PL_atom_chars() vs PL_blob_data()

Removing this question for now, while I try some things out.

The documentation for PL_atom_chars() says to use PL_blob_data() instead (and there’s a general recommendation to use functions that specify or get a length rather than use null-termination (Documentation of PL_put_term_from_chars() and PL_chars_to_term() - #2 by jan)

However, PL_blob_data() (and PL_get_blob()) have a type parameter. What is the correct way to use this type to be sure that I have an atom?
By experimentation (and reading pl-fli.c, pl-atom.c), I’ve determined that the blob->name is either text or ucs_text and the blob->flags can be tested using PL_BLOB_TEXT and/or PL_BLOB_WCHAR, but is that sufficient to be sure that I have an atom?

For testing this, I created a blob with flags=PL_BLOB_TEXT … PL_is_atom() succeeded and PL_term_type() returned PL_ATOM and not PL_BLOB. This doesn’t seem right; shouldn’t PL_is_atom() also require PL_BLOB_UNIQUE? I’m guessing that nothing would break with two kinds of atoms (there’s already ucs_text), because atoms and blobs all are atom_t and those are unique (but PL_BLOB_UNIQUE needs to be set if we want to test equality using == instead of memcmp()).

You’re not asking for an answer at this point, but I’ll provide one anyway, as I’ve been staring at this code for most of yesterday.
PL_atom_nchars and PL_atom_wchars ensure that an atom is an actual atom and not some blob type by comparing type with ucs_atom, which is defined in pl-fli.c and unfortunately not exported in the ffi (though you can get hold of it by retrieving the type from any known atom). Just checking the type name is strictly speaking not enough, cause any blob definer can just claim their blob is called “ucs_text”. I highly doubt it’d lead to issues in practice though, cause who does that.

→ DATA SHOWN:
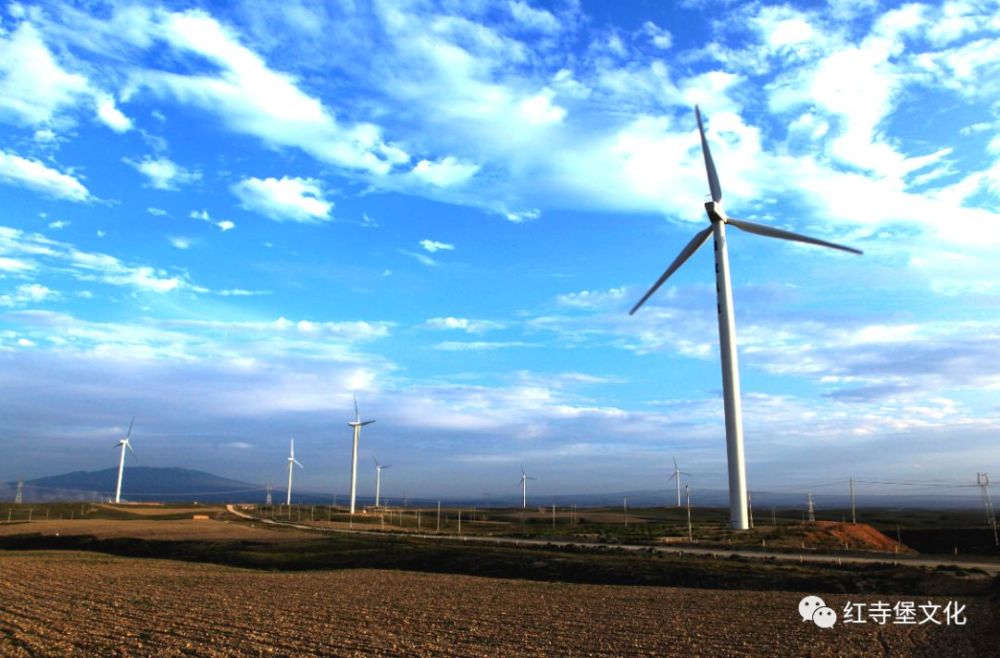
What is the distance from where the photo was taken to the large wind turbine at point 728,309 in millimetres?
* * *
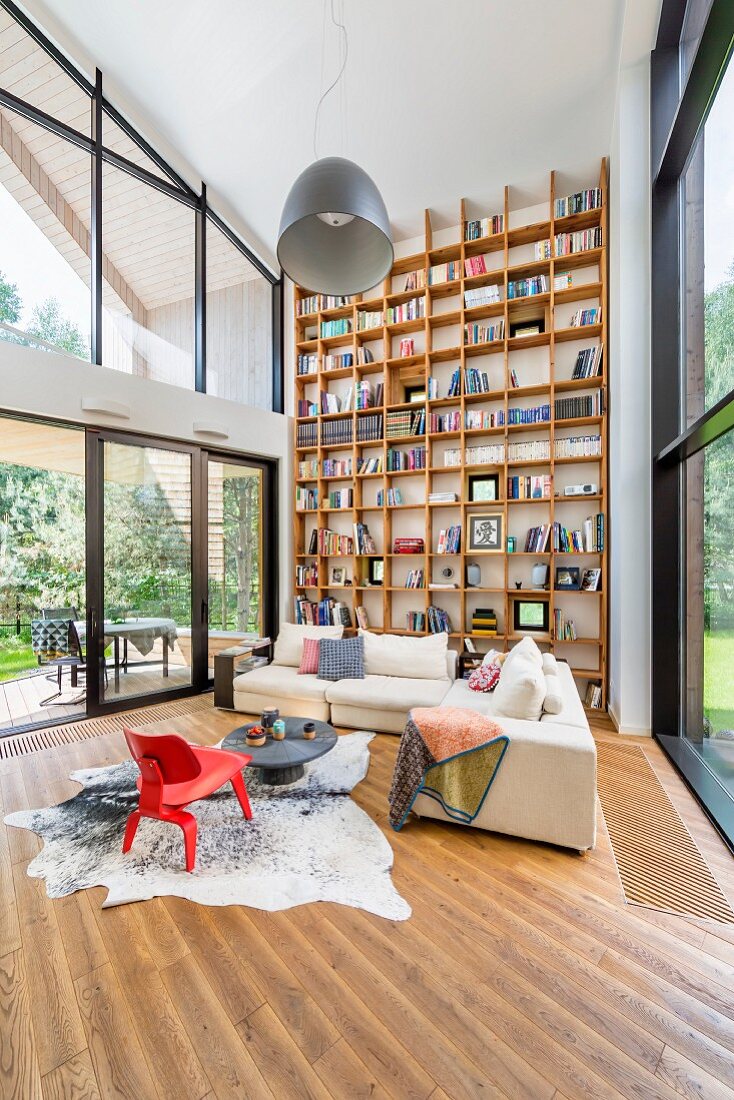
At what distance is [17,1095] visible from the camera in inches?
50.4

→ EXERCISE TASK:
Continue the forum thread above about PL_atom_chars() versus PL_blob_data(), starting right after its last sentence.

→ ANSWER:
You could just use PL_atom_nchars and PL_atom_wchars directly of course, as these do the check for you. They will simply return NULL if the atom_t is not a proper atom.

PL_get_wchars(term_t, ...) works with both atoms and blobs that have the PL_BLOB_TEXT flag set, using whatever the write function outputs.
I’ve almost got some test code fully working … will update this thread “soon”.

I was talking about PL_atom_wchars, not PL_get_wchars. PL_atom_wchars works directly on the underlying atom, returning a pointer to its data. PL_get_wchars does quite a bit more, actually copying the data and potentially converting the encoding.

PL_atom_wchars does definitely check for ucs_atom type, not just PL_BLOB_TEXT flag.

If you have a term_t that is supposed to be an atom use one of the PL_get*chars() functions. It relatively rare cases you might want to get the text associated from an atom_t object. PL_atom_chars() and PL_atom_wchars() are fine for that. The blob functions should be used for non-text atoms. Do not use them on text atoms as it is not impossible (and actually quite likely) that sooner or later the two text atom types will be merged. In that case PL_atom_chars() and PL_atom_wchars() can still do their job, but fetching the blob data might get something unexpected.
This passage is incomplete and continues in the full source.